**** DATA FOR ANALYSIS

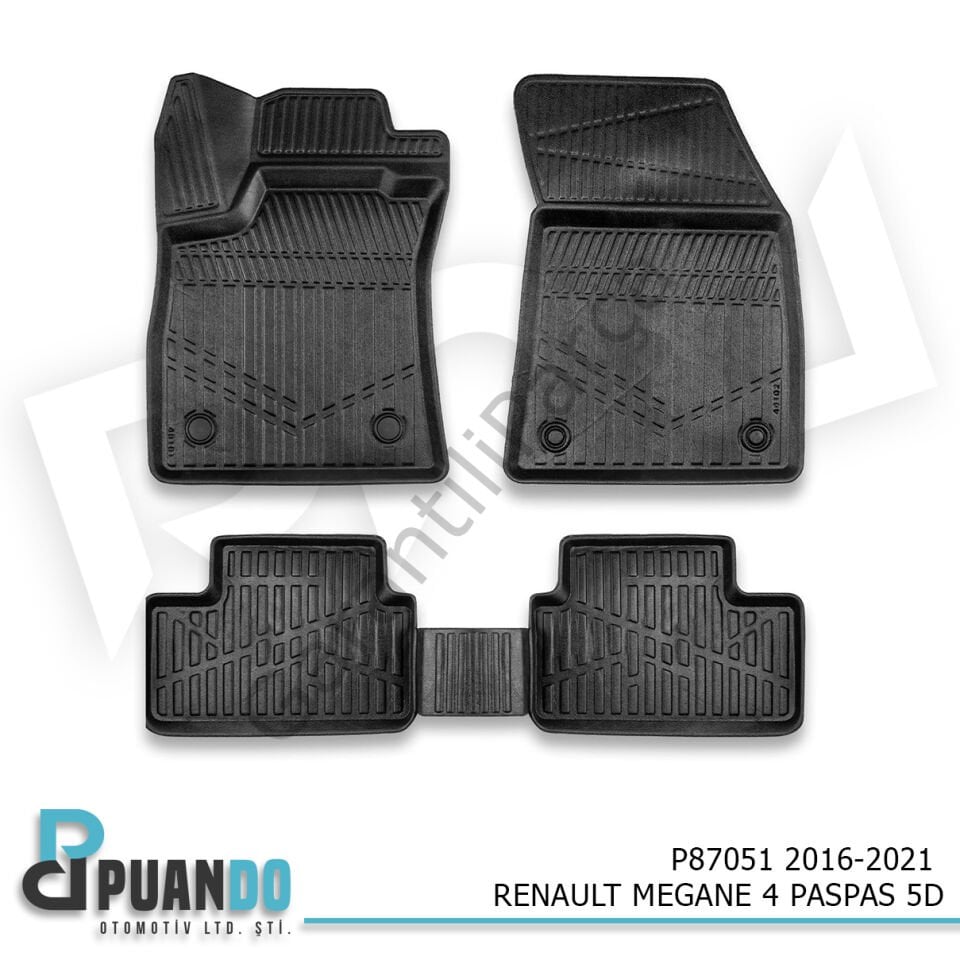 2016-2021 RENAULT MEGANE 4 PASPAS 5D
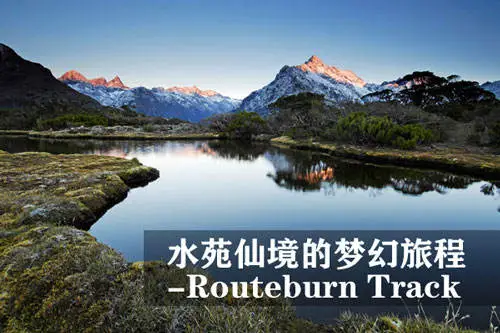 水苑仙境的梦幻旅程 - Routeburn Track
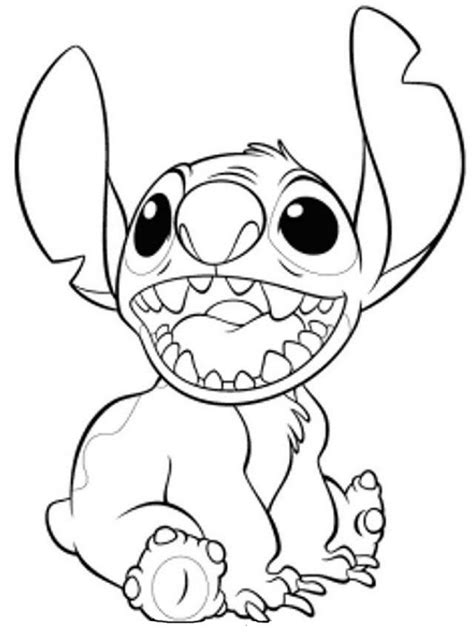 Coloriage Lilo et Stitch á imprimer 49 Free Disney Coloring Pages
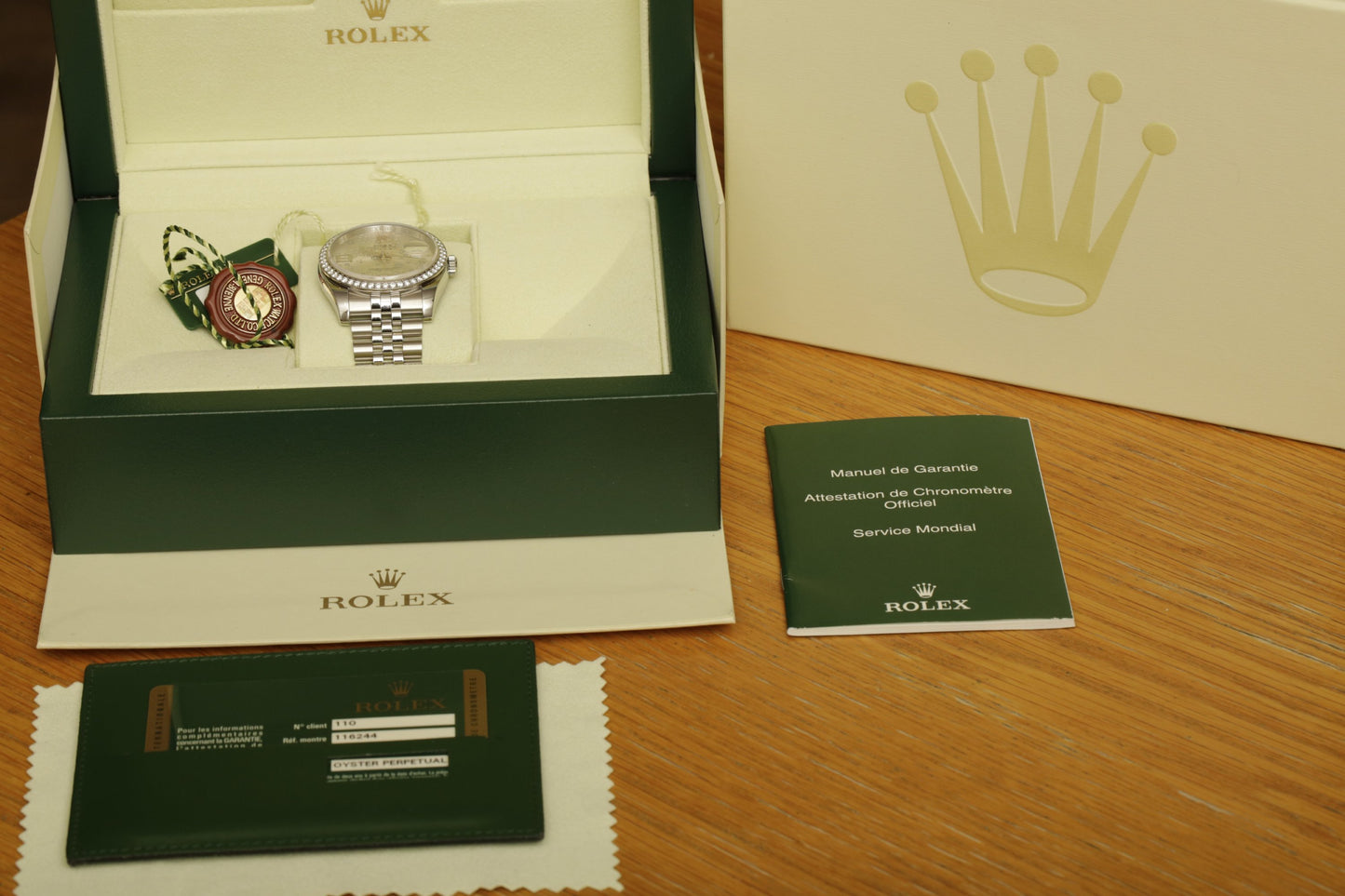 Rolex Datejust 36 116244
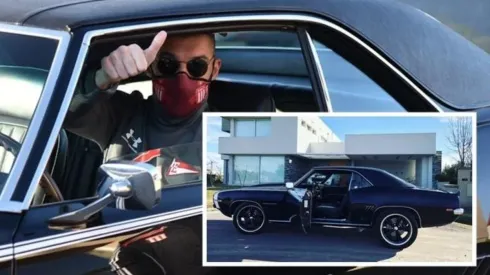 El portero de Estudiantes de La Plata adquirió el auto en 2018, y hasta hoy lo mantiene de forma impecable.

********

EXERCISE = Reproduce the text of every item above word for word, without the pictures.

EXPECTED ANSWER =
 2016-2021 RENAULT MEGANE 4 PASPAS 5D
 水苑仙境的梦幻旅程 - Routeburn Track
 Coloriage Lilo et Stitch á imprimer 49 Free Disney Coloring Pages
 Rolex Datejust 36 116244
 El portero de Estudiantes de La Plata adquirió el auto en 2018, y hasta hoy lo mantiene de forma impecable.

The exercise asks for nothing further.